== Given entries ==

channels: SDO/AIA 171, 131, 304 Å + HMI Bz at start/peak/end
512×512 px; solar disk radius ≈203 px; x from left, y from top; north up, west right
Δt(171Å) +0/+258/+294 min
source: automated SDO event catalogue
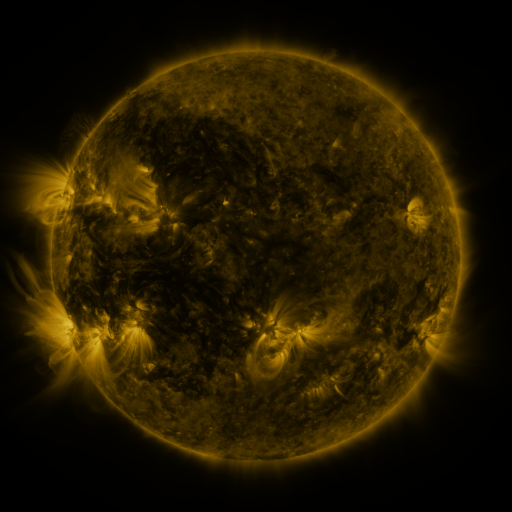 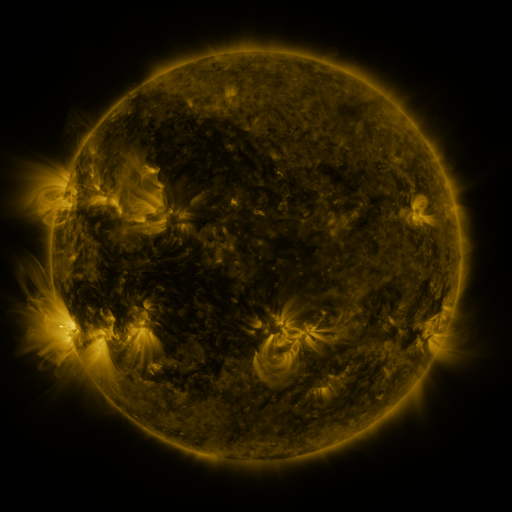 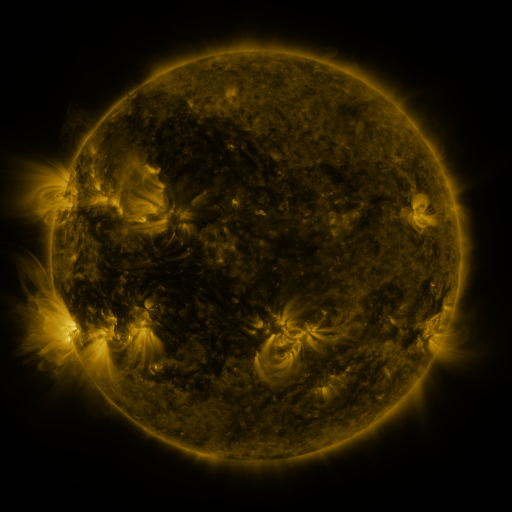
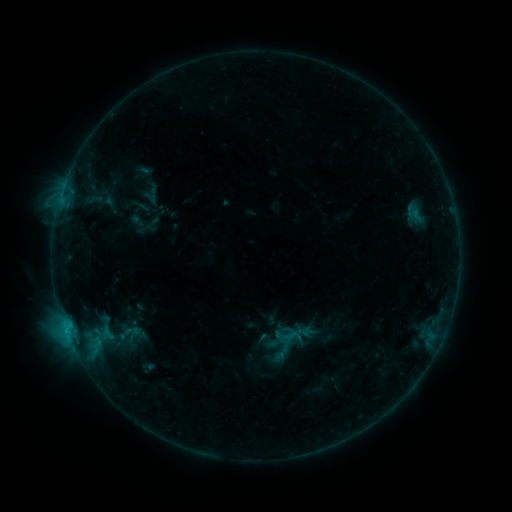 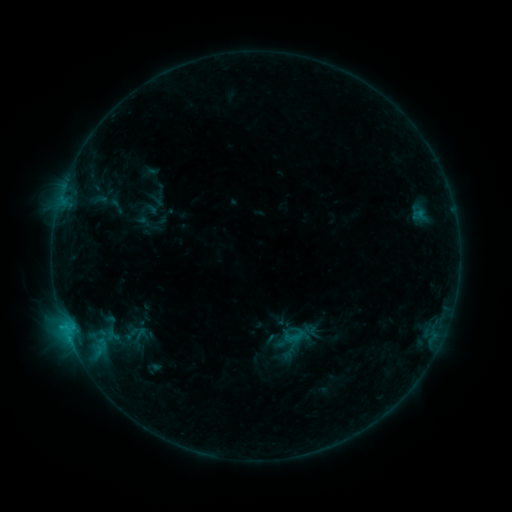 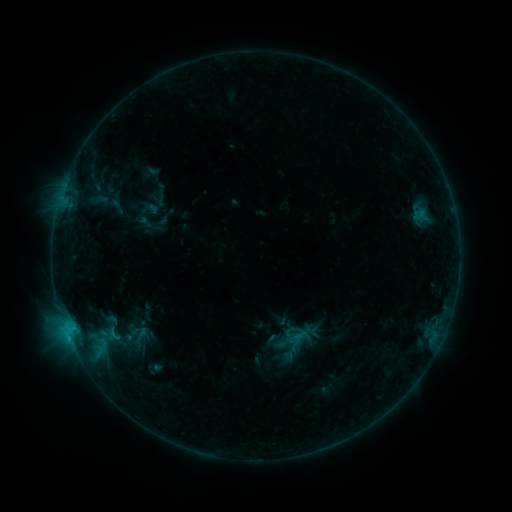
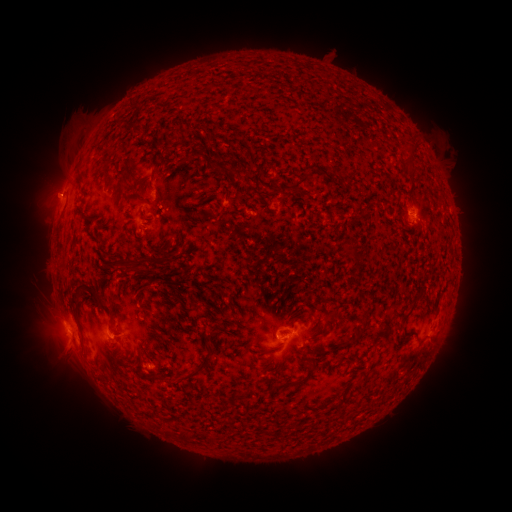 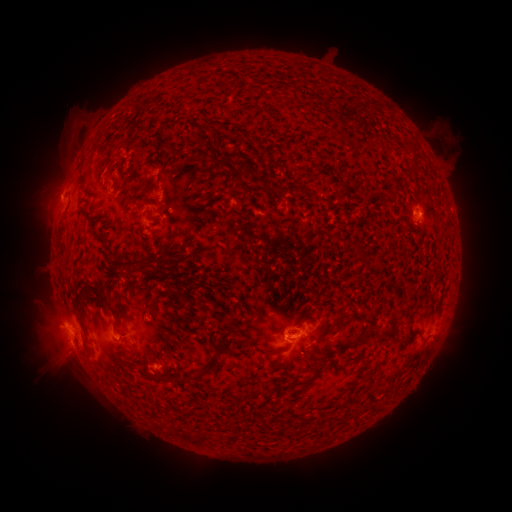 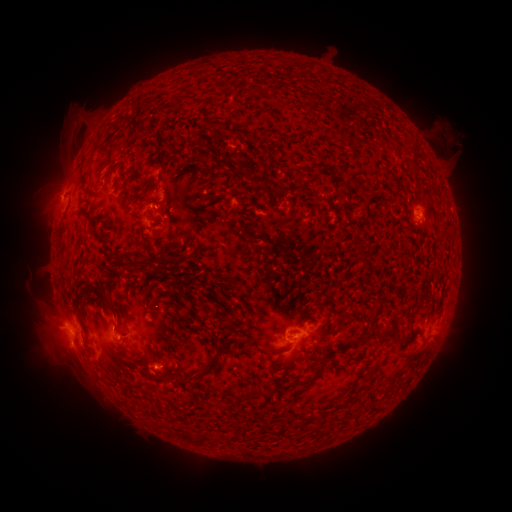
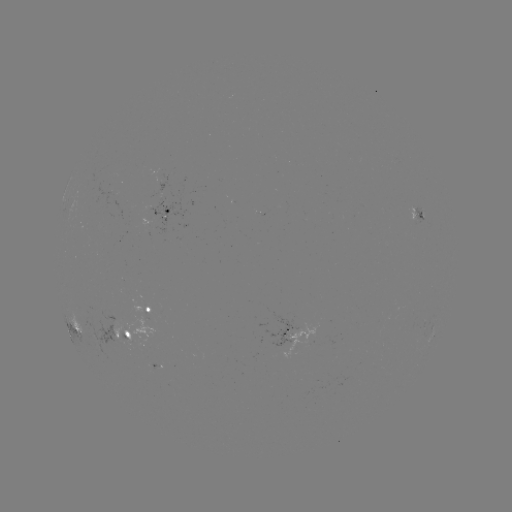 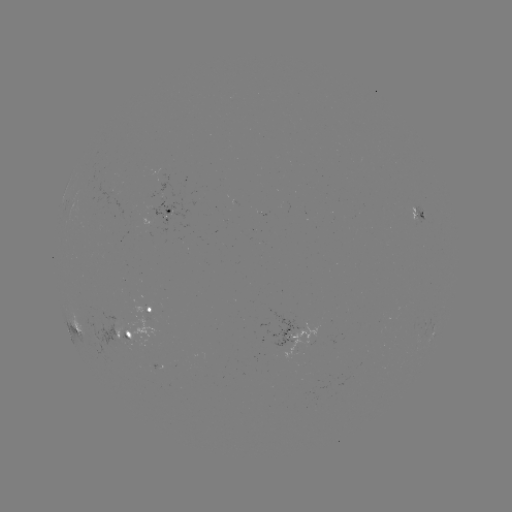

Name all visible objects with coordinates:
emerging-flux region: (157, 366)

===

:: How to complete this task ::
Without the pictures, set down every entry exactly.

:: Output of the task ::
channels: SDO/AIA 171, 131, 304 Å + HMI Bz at start/peak/end
512×512 px; solar disk radius ≈203 px; x from left, y from top; north up, west right
Δt(171Å) +0/+258/+294 min
source: automated SDO event catalogue

Name all visible objects with coordinates:
emerging-flux region: (157, 366)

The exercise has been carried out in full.